* Extrait du document:
════════════════

Madame la présidente, madame la ministre, madame la présidente de la commission, monsieur le rapporteur, mes chers collègues, très honnêtement, je ne sais pas s’il faut nous féliciter de l’examen de ce texte, ici, aujourd’hui, et je veux commencer en relayant une forme de frustration collective.
Le calendrier choisi par le Gouvernement néglige incontestablement la représentation nationale et nous prive ainsi d’un véritable débat démocratique et éclairé sur l’importante question de la formation et de l’orientation de nos jeunes.
La plateforme Parcoursup est lancée, les universités se préparent d’ores et déjà à la mise en place des parcours de formation personnalisés et certaines ont même déjà publié leurs attendus. Ce projet de loi est donc déjà, en grande partie, mis en application, avant toute consultation de notre assemblée.

════════════════

* Objectif:
Modifiez le passage de l'extrait qui commence par les mots « Le calendrier choisi » et s'achève sur « de notre assemblée. », en y substituant « échange » à « débat ». Le matériel présenté ensuite est indépendant de l'extrait et n'a aucun lien avec lui.

════════════════

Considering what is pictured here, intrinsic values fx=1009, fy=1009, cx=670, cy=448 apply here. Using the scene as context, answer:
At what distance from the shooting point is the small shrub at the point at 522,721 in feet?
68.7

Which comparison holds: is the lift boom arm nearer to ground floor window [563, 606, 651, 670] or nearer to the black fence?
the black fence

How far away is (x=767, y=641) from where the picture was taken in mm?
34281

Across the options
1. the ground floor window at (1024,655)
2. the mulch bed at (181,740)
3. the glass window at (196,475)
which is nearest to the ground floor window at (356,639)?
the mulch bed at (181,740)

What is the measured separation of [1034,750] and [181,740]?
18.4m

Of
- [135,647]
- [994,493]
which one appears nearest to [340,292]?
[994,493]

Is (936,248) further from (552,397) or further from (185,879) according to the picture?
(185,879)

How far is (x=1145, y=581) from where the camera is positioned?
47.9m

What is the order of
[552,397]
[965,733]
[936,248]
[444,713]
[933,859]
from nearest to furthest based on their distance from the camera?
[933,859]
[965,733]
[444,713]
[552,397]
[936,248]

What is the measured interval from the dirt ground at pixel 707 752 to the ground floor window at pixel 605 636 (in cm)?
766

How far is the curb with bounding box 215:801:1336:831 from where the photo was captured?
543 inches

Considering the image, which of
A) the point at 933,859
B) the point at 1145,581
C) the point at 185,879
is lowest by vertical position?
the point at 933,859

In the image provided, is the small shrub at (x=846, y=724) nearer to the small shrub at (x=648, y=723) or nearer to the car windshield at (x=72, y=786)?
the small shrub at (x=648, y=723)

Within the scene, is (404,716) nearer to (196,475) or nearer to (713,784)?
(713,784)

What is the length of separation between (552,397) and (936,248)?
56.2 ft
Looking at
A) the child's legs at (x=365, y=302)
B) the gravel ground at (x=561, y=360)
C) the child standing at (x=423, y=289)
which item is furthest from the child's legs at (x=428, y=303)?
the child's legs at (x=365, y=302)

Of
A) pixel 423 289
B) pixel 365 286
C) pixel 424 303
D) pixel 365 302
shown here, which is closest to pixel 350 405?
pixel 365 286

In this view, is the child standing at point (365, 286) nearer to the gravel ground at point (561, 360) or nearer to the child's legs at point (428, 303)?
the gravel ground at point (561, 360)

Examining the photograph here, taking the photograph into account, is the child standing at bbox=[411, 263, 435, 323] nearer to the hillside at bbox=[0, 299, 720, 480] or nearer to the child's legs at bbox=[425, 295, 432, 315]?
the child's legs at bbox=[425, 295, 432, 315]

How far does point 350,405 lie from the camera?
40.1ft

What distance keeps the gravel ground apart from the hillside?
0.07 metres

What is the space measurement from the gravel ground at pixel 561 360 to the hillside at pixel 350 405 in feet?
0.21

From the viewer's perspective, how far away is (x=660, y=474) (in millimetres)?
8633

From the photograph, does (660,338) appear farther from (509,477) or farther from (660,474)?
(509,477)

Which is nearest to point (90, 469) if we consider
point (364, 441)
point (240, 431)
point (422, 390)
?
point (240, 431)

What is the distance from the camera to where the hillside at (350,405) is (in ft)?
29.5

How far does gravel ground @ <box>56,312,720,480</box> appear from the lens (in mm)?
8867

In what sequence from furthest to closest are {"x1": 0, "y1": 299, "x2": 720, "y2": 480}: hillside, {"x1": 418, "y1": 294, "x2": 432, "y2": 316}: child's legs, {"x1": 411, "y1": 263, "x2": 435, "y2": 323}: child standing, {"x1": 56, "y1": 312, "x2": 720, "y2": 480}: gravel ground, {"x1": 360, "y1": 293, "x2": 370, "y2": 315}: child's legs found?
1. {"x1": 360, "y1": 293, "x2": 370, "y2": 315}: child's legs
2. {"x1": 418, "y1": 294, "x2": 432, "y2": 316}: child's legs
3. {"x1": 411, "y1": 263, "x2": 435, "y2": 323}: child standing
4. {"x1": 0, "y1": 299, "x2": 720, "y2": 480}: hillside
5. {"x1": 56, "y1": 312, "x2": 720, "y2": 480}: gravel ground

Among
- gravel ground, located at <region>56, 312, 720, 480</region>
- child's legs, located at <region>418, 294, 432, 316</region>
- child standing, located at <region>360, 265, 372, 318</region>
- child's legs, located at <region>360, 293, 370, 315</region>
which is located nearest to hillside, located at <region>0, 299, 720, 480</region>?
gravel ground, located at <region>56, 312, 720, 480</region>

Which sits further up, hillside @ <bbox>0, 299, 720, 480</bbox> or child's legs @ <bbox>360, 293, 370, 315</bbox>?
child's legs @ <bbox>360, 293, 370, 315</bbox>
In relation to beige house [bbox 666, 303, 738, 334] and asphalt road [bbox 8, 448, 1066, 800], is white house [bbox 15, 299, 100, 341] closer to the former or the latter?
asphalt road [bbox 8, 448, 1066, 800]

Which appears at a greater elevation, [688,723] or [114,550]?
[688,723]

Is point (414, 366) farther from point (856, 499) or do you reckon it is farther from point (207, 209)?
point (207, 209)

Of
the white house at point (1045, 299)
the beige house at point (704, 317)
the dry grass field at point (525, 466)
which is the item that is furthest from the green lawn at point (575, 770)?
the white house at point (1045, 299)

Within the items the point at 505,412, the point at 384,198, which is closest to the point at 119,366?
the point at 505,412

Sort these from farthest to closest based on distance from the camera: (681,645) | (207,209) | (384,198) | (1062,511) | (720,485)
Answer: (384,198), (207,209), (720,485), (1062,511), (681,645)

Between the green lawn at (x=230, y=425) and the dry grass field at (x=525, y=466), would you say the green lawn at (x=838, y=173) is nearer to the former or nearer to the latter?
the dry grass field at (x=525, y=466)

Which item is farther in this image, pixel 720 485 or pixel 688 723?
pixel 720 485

════════════════

* Corrigé détaillé:
Le calendrier choisi par le Gouvernement néglige incontestablement la représentation nationale et nous prive ainsi d’un véritable échange démocratique et éclairé sur l’importante question de la formation et de l’orientation de nos jeunes.
La plateforme Parcoursup est lancée, les universités se préparent d’ores et déjà à la mise en place des parcours de formation personnalisés et certaines ont même déjà publié leurs attendus. Ce projet de loi est donc déjà, en grande partie, mis en application, avant toute consultation de notre assemblée.